*** Opening Information provided ***

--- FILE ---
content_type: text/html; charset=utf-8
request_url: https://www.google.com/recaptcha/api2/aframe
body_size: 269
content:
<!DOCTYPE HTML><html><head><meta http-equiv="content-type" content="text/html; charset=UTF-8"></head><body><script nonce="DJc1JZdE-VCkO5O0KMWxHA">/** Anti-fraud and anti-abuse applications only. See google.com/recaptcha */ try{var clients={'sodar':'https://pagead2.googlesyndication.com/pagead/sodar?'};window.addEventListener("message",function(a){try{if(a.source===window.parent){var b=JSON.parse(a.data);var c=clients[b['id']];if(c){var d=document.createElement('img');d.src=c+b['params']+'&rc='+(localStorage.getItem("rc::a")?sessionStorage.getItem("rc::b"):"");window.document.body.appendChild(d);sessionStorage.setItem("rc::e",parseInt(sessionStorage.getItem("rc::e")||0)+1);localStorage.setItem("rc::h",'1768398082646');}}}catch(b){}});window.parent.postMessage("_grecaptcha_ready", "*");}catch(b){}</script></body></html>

*** Closing Information provided ***

**Goal of the exercise**
So that the data stays intact, repeat all of it exactly.

**Answer box**
--- FILE ---
content_type: text/html; charset=utf-8
request_url: https://www.google.com/recaptcha/api2/aframe
body_size: 269
content:
<!DOCTYPE HTML><html><head><meta http-equiv="content-type" content="text/html; charset=UTF-8"></head><body><script nonce="DJc1JZdE-VCkO5O0KMWxHA">/** Anti-fraud and anti-abuse applications only. See google.com/recaptcha */ try{var clients={'sodar':'https://pagead2.googlesyndication.com/pagead/sodar?'};window.addEventListener("message",function(a){try{if(a.source===window.parent){var b=JSON.parse(a.data);var c=clients[b['id']];if(c){var d=document.createElement('img');d.src=c+b['params']+'&rc='+(localStorage.getItem("rc::a")?sessionStorage.getItem("rc::b"):"");window.document.body.appendChild(d);sessionStorage.setItem("rc::e",parseInt(sessionStorage.getItem("rc::e")||0)+1);localStorage.setItem("rc::h",'1768398082646');}}}catch(b){}});window.parent.postMessage("_grecaptcha_ready", "*");}catch(b){}</script></body></html>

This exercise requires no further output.